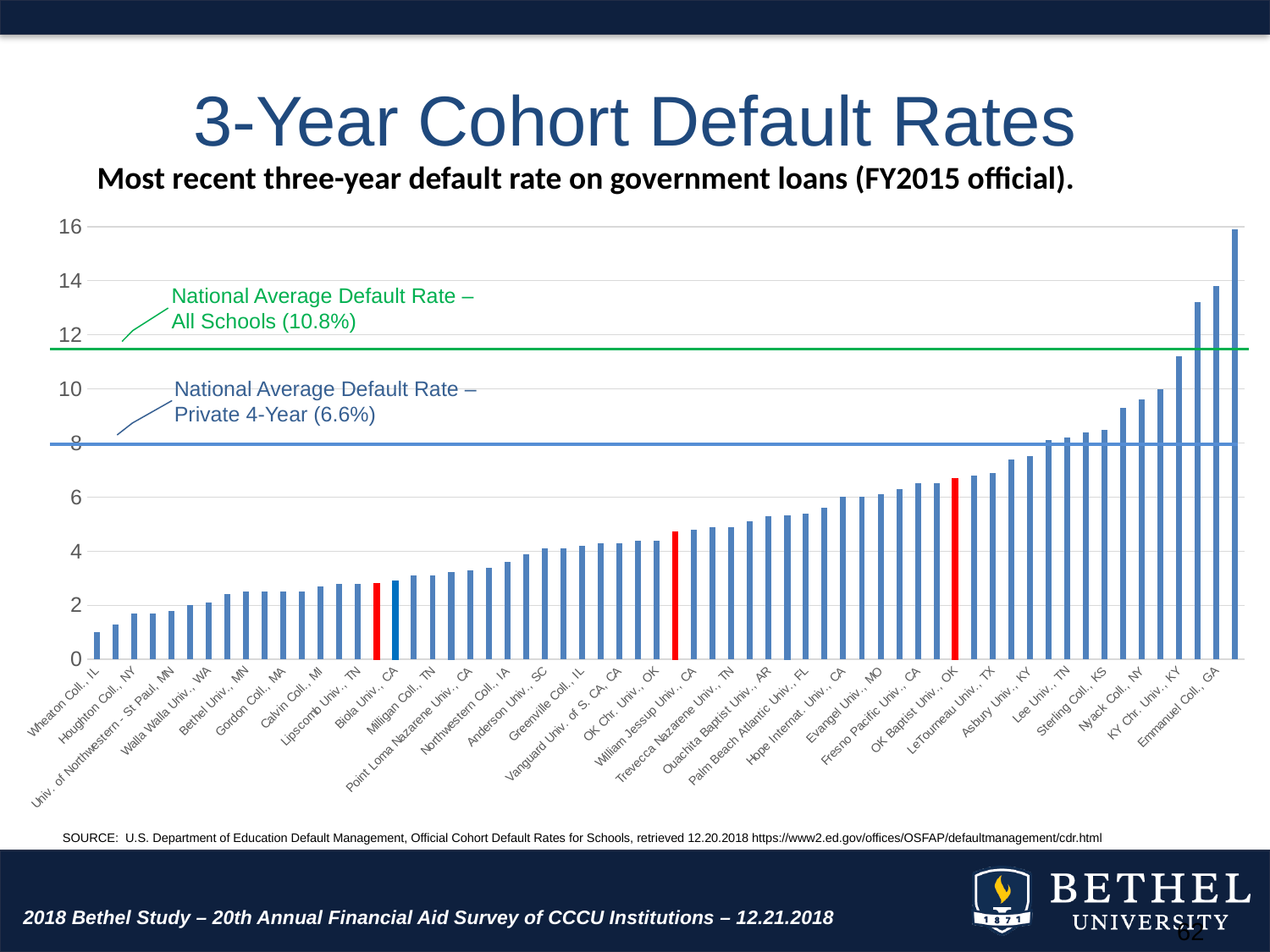
What is the title of the chart on the slide? 3-Year Cohort Default Rates Which has a higher default rate, Wheaton Coll., IL or Emmanuel Coll., GA? Emmanuel Coll., GA Is the value for Nyack Coll., NY greater or less than 10? less What kind of chart is shown on the slide? bar chart What is the National Average Default Rate for All Schools shown on the chart? 10.8% Is the value for Bethel Univ., MN greater or less than 4? less What is the National Average Default Rate for Private 4-Year schools shown on the chart? 6.6% Do the default rates rise or fall moving from left to right along the x axis? rise Is the value for Wheaton Coll., IL greater or less than 2? less Which school has the lowest default rate on the chart? Wheaton Coll., IL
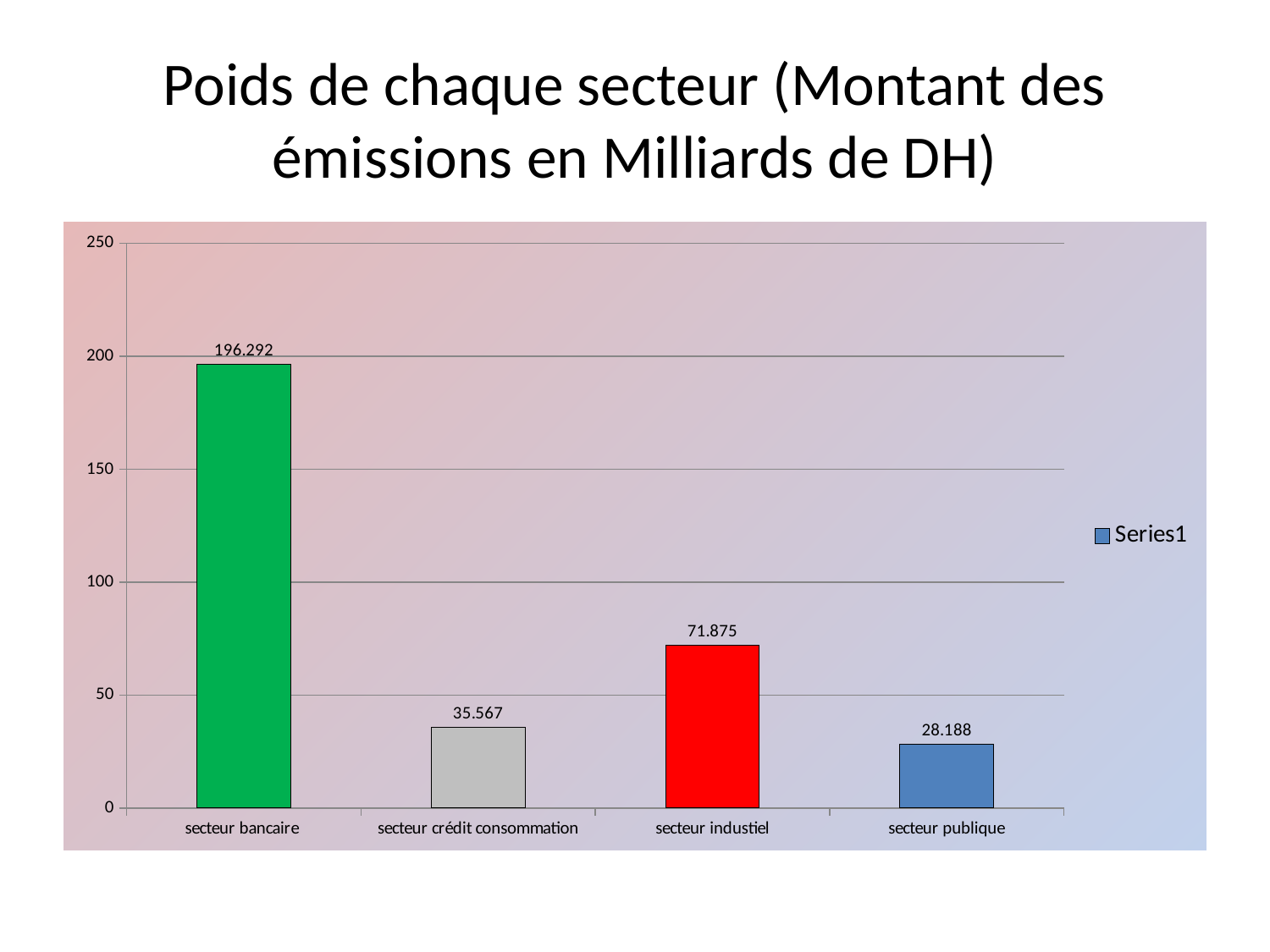
What is the value for secteur crédit consommation? 35.567 Which sector has the highest value? secteur bancaire How many sectors are shown on the chart? 4 What is the difference between the values for secteur bancaire and secteur industiel? 124.417 What is the value for secteur bancaire? 196.292 Which is larger, the value for secteur crédit consommation or the value for secteur industiel? secteur industiel Which sector has the lowest value? secteur publique Is the value for secteur bancaire greater or less than 150? greater What is the value for secteur publique? 28.188 What is the difference between the values for secteur industiel and secteur publique? 43.687 What kind of chart is shown on the slide? bar chart What is the value for secteur industiel? 71.875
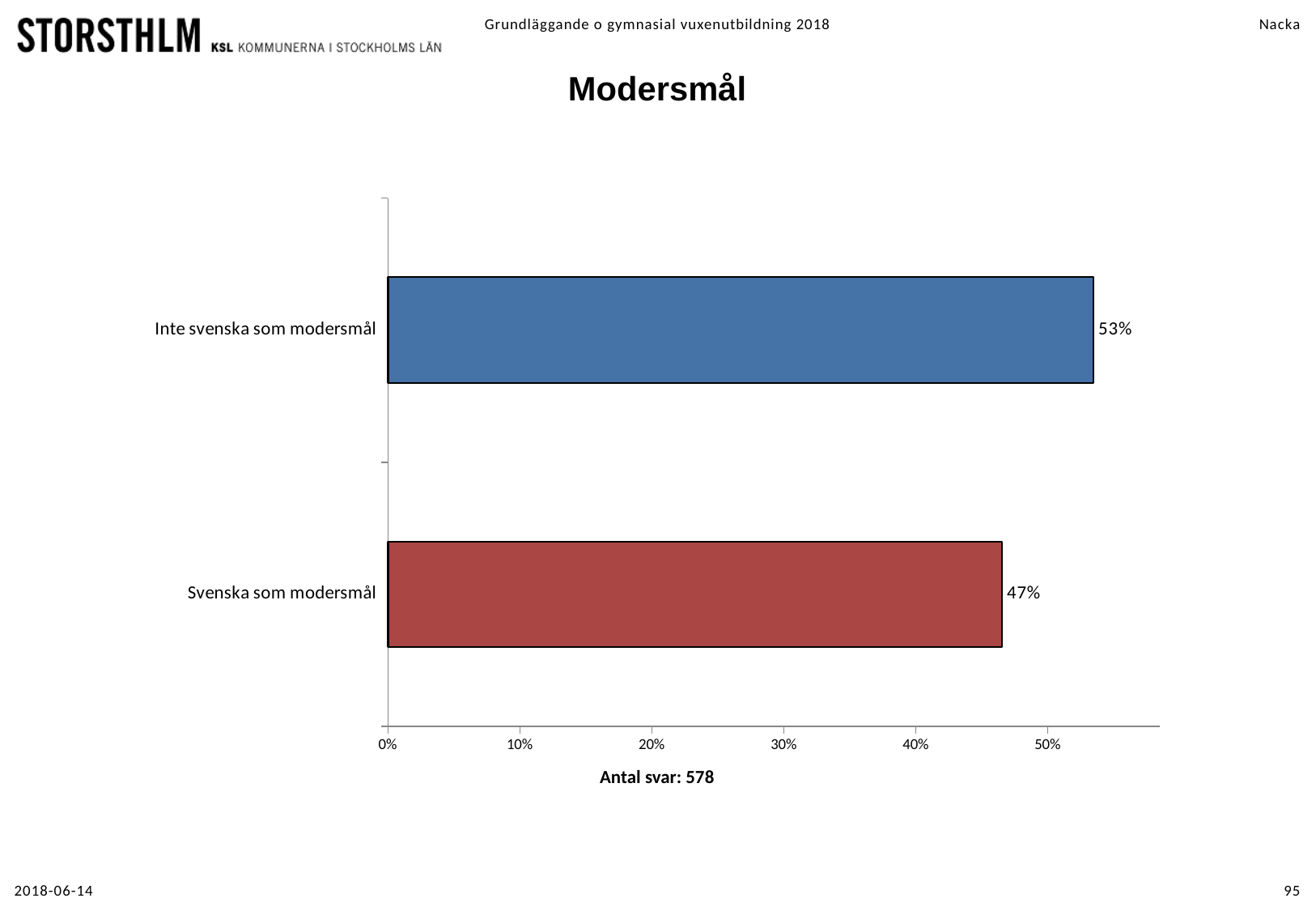
What is the difference between the values for "Inte svenska som modersmål" and "Svenska som modersmål"? 6% What is the title of the chart? Modersmål Is the value for "Svenska som modersmål" greater or less than 50%? less Which category has the lowest value? Svenska som modersmål What is the value for "Inte svenska som modersmål"? 53% What is the value for "Svenska som modersmål"? 47% How many categories are shown in the chart? 2 Which category has the highest value? Inte svenska som modersmål Is the value for "Inte svenska som modersmål" greater or less than 50%? greater What kind of chart is shown on the slide? bar chart Which is larger: the value for "Svenska som modersmål" or the value for "Inte svenska som modersmål"? Inte svenska som modersmål How many responses (Antal svar) does the chart report? 578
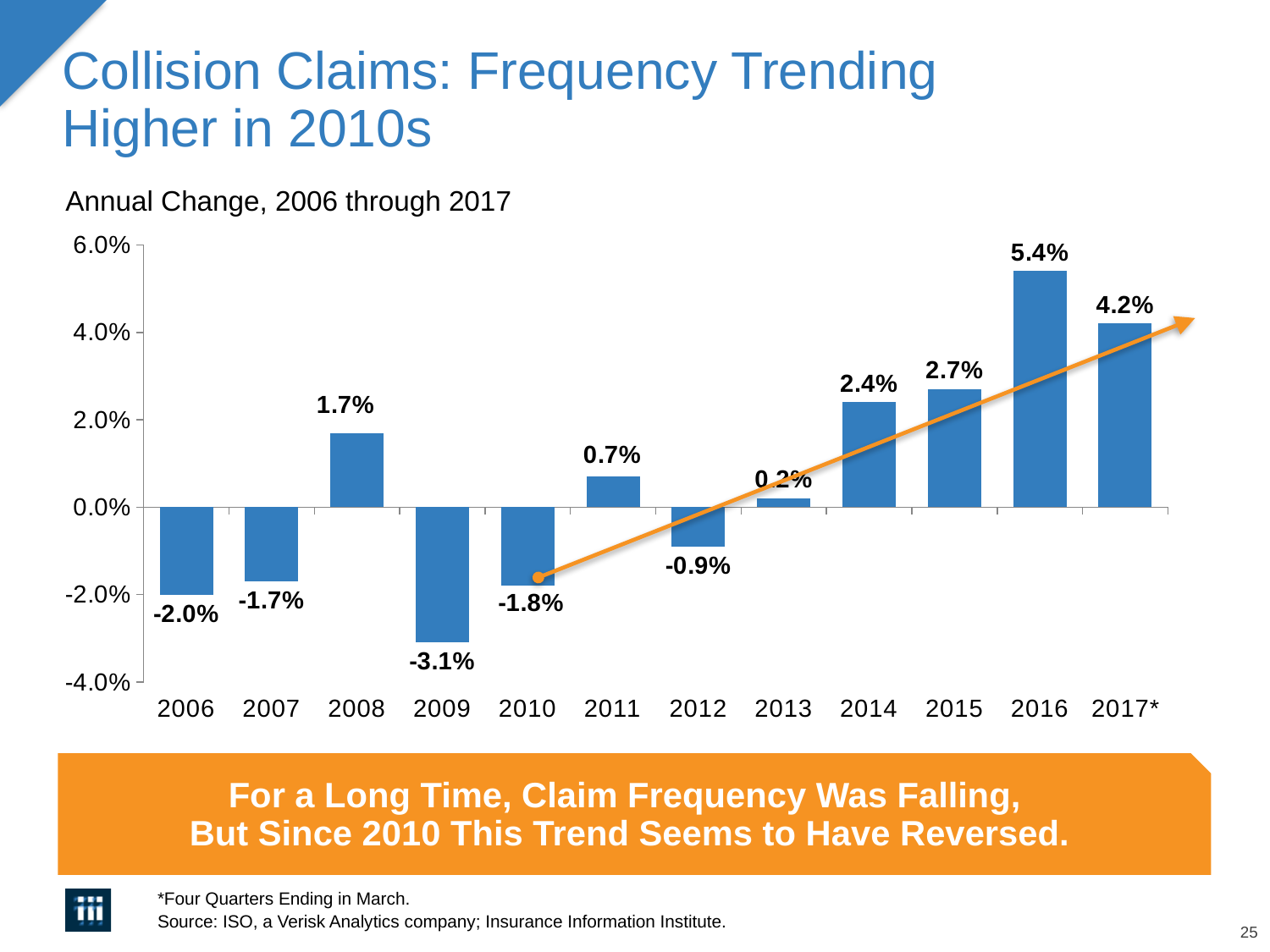
Do the annual change values generally rise or fall from 2010 to 2016? Rise Is the value for 2014 greater or less than 2.0%? greater What kind of chart is used to show the annual change in collision claim frequency? Bar chart Which year has the highest annual change in collision claim frequency? 2016 What is the annual change in collision claim frequency for 2012? -0.9% How many years are shown on the x axis of the chart? 12 What is the difference between the annual change in 2016 and the annual change in 2015? 2.7% What is the annual change in collision claim frequency for 2009? -3.1% Which year has a larger annual change, 2008 or 2011? 2008 What is the annual change in collision claim frequency for 2017*? 4.2% What is the annual change in collision claim frequency for 2016? 5.4% Which year has the lowest annual change in collision claim frequency? 2009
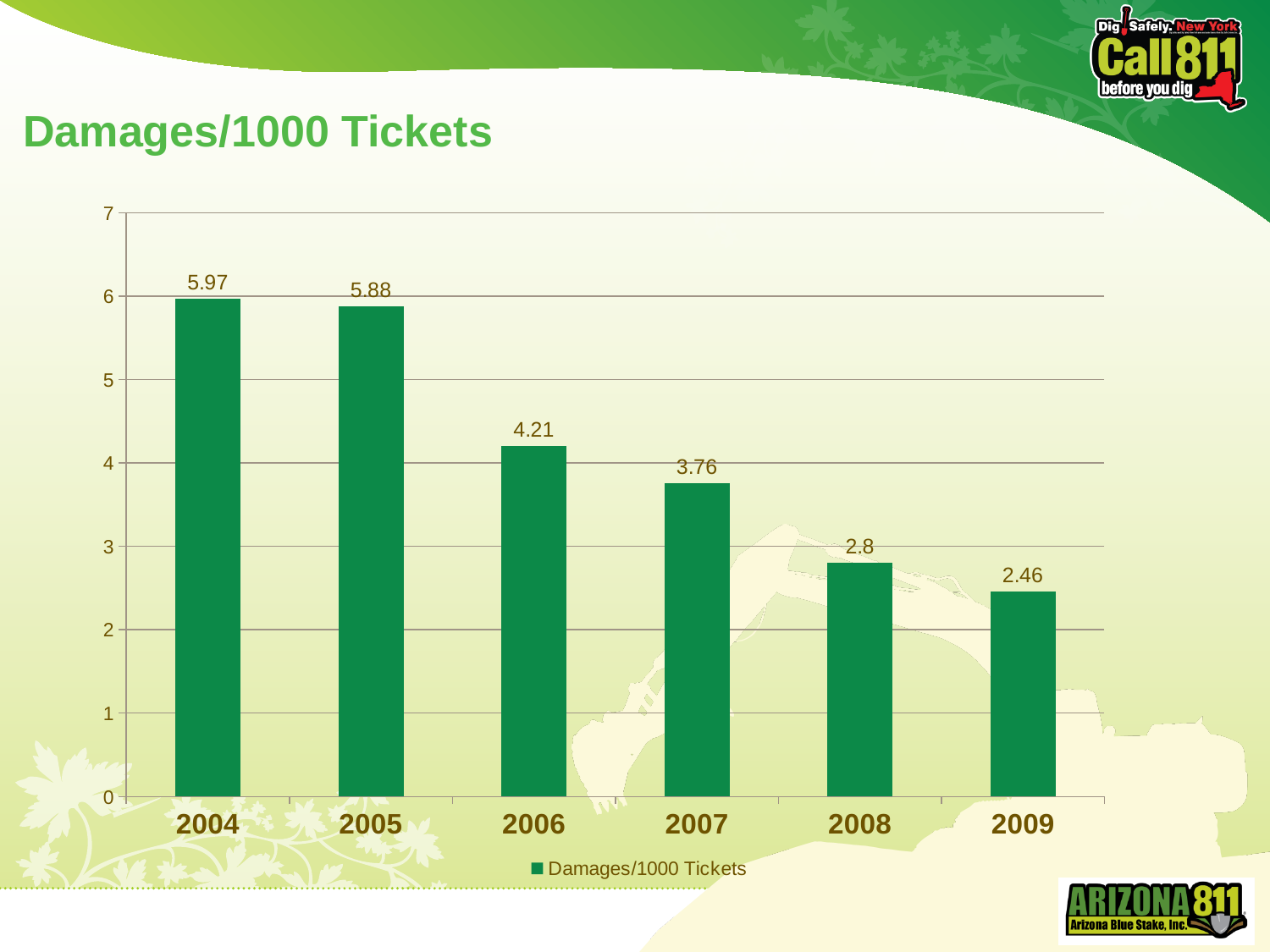
What is the difference between the values for 2004 and 2009? 3.51 How many years are shown on the x axis? 6 What is the value for 2009? 2.46 What is the value for 2007? 3.76 What is the difference between the values for 2006 and 2007? 0.45 Which is larger, the value for 2006 or the value for 2008? 2006 Which year has the highest value? 2004 Which year has the lowest value? 2009 How many series does the legend list? 1 What kind of chart is shown? bar chart Do the values rise or fall from 2004 to 2009? fall What is the value for 2004? 5.97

----

→ **What is expected**:
Copy the stretch from the line containing "Do the annual" through the end of the entries, substituting "collision claim rate" for "collision claim frequency" and leaving everything else unchanged. Omit the pictures.

→ **Your solution**:
Do the annual change values generally rise or fall from 2010 to 2016? Rise Is the value for 2014 greater or less than 2.0%? greater What kind of chart is used to show the annual change in collision claim rate? Bar chart Which year has the highest annual change in collision claim rate? 2016 What is the annual change in collision claim rate for 2012? -0.9% How many years are shown on the x axis of the chart? 12 What is the difference between the annual change in 2016 and the annual change in 2015? 2.7% What is the annual change in collision claim rate for 2009? -3.1% Which year has a larger annual change, 2008 or 2011? 2008 What is the annual change in collision claim rate for 2017*? 4.2% What is the annual change in collision claim rate for 2016? 5.4% Which year has the lowest annual change in collision claim rate? 2009
What is the difference between the values for 2004 and 2009? 3.51 How many years are shown on the x axis? 6 What is the value for 2009? 2.46 What is the value for 2007? 3.76 What is the difference between the values for 2006 and 2007? 0.45 Which is larger, the value for 2006 or the value for 2008? 2006 Which year has the highest value? 2004 Which year has the lowest value? 2009 How many series does the legend list? 1 What kind of chart is shown? bar chart Do the values rise or fall from 2004 to 2009? fall What is the value for 2004? 5.97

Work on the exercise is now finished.